The scale of the transition to vacation rentals is more apparent to City and County officials than to me. However, talk is rampant about the lack of homes for people I meet, know, work with and care about.
Understandably, owners wish to maximize income on property, but at the cost of the whole community? How about a lottery program that opens the availability of livable rentals to long term use? Imagine your three year obligation to house an emergency room technician, teacher, plumber, firefighter? That’s someone who would appreciate and care for your house during that time.
Who knows, maybe you’d be inclined to continue the relationship but have the option to revert to short term rental after a 3 yr community obligation concluded.
JM says
I wish to second the comments above about housing as an issue. Most of the jobs in the area don’t pay enough to rent a place to live.
Employers should also take a look at their recruiting practices as barriers. Many are using Applicant Tracking Systems that eliminate the majority of applicants. It means that job seekers are having to submit many more applications than before. It has become so discouraging that many have given up submitting online applications.
Harvard published a good study in 2021 on “Hidden Workers” who want to work, but are screened out by current recruiting practices.
https://www.hbs.edu/managing-the-future-of-work/research/Pages/hidden-workers-untapped-talent.aspx
For other insights into the challenges faced by applicants, please visit a very interesting Reddit site where job seekers and workers post their experiences. While there are a lot of whiners, there are also some horrible stories about trying to get a job.

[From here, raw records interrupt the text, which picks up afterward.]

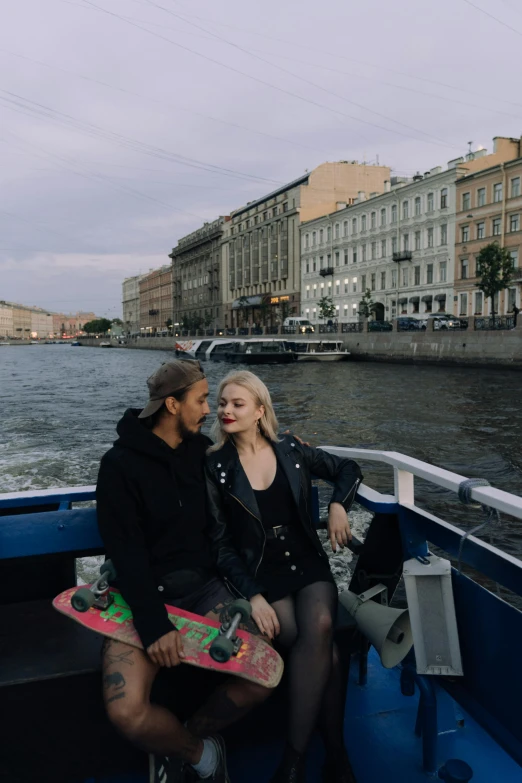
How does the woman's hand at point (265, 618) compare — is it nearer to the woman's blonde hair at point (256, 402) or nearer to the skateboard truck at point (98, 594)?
the skateboard truck at point (98, 594)

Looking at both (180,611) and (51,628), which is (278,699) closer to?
(180,611)

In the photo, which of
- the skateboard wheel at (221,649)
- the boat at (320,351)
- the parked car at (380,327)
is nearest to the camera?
the skateboard wheel at (221,649)

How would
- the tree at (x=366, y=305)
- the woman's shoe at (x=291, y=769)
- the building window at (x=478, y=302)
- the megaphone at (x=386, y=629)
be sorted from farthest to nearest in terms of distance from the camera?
1. the tree at (x=366, y=305)
2. the building window at (x=478, y=302)
3. the megaphone at (x=386, y=629)
4. the woman's shoe at (x=291, y=769)

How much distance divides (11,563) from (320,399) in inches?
726

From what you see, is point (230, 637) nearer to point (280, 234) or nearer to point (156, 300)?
point (280, 234)

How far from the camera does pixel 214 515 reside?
2.44 meters

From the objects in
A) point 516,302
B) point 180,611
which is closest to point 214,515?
point 180,611

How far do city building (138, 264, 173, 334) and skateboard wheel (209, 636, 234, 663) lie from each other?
372 ft

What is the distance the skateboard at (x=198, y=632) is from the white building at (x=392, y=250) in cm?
4537

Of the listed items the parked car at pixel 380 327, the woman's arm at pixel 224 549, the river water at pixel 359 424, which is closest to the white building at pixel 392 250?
the parked car at pixel 380 327

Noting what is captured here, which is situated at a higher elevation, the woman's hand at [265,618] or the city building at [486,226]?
the city building at [486,226]

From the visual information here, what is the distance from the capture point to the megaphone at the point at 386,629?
252cm

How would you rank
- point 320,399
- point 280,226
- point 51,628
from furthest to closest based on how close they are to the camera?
point 280,226 < point 320,399 < point 51,628

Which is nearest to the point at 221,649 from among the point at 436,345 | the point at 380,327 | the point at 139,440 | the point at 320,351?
the point at 139,440
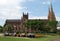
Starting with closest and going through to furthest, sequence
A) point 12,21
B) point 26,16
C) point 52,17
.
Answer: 1. point 26,16
2. point 52,17
3. point 12,21

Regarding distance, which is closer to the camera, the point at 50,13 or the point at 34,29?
the point at 34,29

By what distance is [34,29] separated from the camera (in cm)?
9750

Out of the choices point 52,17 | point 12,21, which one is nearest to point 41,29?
point 52,17

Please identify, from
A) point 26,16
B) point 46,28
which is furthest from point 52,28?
point 26,16

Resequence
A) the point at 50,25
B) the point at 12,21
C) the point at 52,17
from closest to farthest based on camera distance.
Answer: the point at 50,25
the point at 52,17
the point at 12,21

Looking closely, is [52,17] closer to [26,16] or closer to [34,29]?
[26,16]

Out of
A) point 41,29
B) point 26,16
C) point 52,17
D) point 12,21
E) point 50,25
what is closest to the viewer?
point 41,29

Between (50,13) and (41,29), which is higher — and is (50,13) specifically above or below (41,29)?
above

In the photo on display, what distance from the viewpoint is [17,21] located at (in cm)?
14738

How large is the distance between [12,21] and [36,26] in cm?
5299

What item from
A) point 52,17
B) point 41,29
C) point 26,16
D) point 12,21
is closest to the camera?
point 41,29

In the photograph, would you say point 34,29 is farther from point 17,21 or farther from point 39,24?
point 17,21

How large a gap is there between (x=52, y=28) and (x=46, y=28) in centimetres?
324

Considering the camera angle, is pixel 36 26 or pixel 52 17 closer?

https://www.reddit.com/r/antiwork/
We really need to address these issues. I have a group of high schoolers who will graduate into what appears to be a pretty discouraging labor market, despite what the employers are saying.
The current system simply isn’t working for many.
Kevin says
Well there’s a companion piece. Serendipity?
https://www.facebook.com/groups/WaldportCommunity/permalink/6612134968816188/?mibextid=Nif5oz
Shell gas station in Waldport apparently not able to pump gas. Hubby just went there for a top-off and was told that the employees had all just quit and walked off the job.
Jay W says
I agree with the shortage of worker housing due to many homes/apartments etc being turned into STR’s being part of the issue. Make no mistake, all kinds of housing are bought to use as STR’s- small homes, large homes, beachfront, homes that are blocks or a car drive away from the beach and everything inbetween. STR’s do not belong everywhere in Lincoln County but our workforce does.
My husband and I moved here 5 years ago for his work. We had little to choose from then for housing and it is clear if we moved here today there would be far less, if anything, available. We have the beautiful ocean, beaches, forests, rivers and the safe, small town atmospheres along our coasts to attract workers- imagine if we just had enough affordable housing for them and everyone who needs it.